* start Supplied material *

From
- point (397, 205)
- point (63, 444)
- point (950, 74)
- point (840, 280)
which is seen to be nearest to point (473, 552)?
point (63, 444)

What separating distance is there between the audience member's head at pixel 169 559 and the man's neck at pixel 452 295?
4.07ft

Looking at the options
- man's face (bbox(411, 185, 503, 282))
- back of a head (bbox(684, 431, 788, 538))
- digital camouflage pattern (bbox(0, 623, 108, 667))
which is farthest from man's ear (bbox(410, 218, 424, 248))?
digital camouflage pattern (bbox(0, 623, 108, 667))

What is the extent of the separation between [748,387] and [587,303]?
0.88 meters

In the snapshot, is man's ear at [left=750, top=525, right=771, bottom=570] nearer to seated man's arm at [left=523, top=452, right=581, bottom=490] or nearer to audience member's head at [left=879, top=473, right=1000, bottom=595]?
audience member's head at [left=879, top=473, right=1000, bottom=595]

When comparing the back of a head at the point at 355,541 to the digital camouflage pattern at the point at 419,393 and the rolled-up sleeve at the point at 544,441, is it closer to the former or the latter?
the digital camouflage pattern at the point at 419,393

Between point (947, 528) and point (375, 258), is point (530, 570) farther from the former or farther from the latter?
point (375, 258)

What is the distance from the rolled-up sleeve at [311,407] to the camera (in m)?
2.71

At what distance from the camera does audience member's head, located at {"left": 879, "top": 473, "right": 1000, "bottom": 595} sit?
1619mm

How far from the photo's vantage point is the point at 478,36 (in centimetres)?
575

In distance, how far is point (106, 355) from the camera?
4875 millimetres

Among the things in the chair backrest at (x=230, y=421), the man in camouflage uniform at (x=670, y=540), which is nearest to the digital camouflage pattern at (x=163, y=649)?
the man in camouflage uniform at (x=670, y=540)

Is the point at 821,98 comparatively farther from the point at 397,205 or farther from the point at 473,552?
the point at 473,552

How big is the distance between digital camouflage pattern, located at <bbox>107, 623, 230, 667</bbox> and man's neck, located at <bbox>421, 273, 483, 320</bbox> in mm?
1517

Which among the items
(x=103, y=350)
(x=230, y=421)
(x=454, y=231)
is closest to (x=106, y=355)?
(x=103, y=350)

* end Supplied material *

→ Prompt:
Repeat every line above, word for word and in the same order.

→ Written answer:
From
- point (397, 205)
- point (63, 444)
- point (950, 74)
- point (840, 280)
which is seen to be nearest to point (473, 552)?
point (63, 444)

What separating distance is there between the audience member's head at pixel 169 559 and the man's neck at pixel 452 295?
4.07ft

Looking at the options
- man's face (bbox(411, 185, 503, 282))
- back of a head (bbox(684, 431, 788, 538))
- digital camouflage pattern (bbox(0, 623, 108, 667))
which is farthest from man's ear (bbox(410, 218, 424, 248))?
digital camouflage pattern (bbox(0, 623, 108, 667))

What is the extent of the separation between [748,387] and [587,303]?
0.88 meters

In the snapshot, is man's ear at [left=750, top=525, right=771, bottom=570] nearer to seated man's arm at [left=523, top=452, right=581, bottom=490] or nearer to audience member's head at [left=879, top=473, right=1000, bottom=595]?
audience member's head at [left=879, top=473, right=1000, bottom=595]

When comparing the back of a head at the point at 355,541 to the digital camouflage pattern at the point at 419,393 and the rolled-up sleeve at the point at 544,441, is it closer to the former or the latter?
the digital camouflage pattern at the point at 419,393

Between point (947, 528) and point (375, 258), is point (530, 570) farther from the former or farther from the latter?
point (375, 258)

What is the distance from the rolled-up sleeve at [311,407] to the camera (in m)?
2.71

At what distance from the camera does audience member's head, located at {"left": 879, "top": 473, "right": 1000, "bottom": 595} sit?
1619mm

How far from the photo's vantage point is the point at 478,36 (in centimetres)?
575

In distance, how far is point (106, 355) from the camera?
4875 millimetres

Among the things in the chair backrest at (x=230, y=421), the man in camouflage uniform at (x=670, y=540), which is nearest to the digital camouflage pattern at (x=163, y=649)?
the man in camouflage uniform at (x=670, y=540)

Is the point at 821,98 comparatively farther from the point at 397,205 or farther from the point at 473,552?
the point at 473,552

How big is the distance between digital camouflage pattern, located at <bbox>107, 623, 230, 667</bbox> and man's neck, located at <bbox>421, 273, 483, 320</bbox> in mm?
1517

Which among the items
(x=103, y=350)
(x=230, y=421)
(x=454, y=231)
is closest to (x=106, y=355)?
(x=103, y=350)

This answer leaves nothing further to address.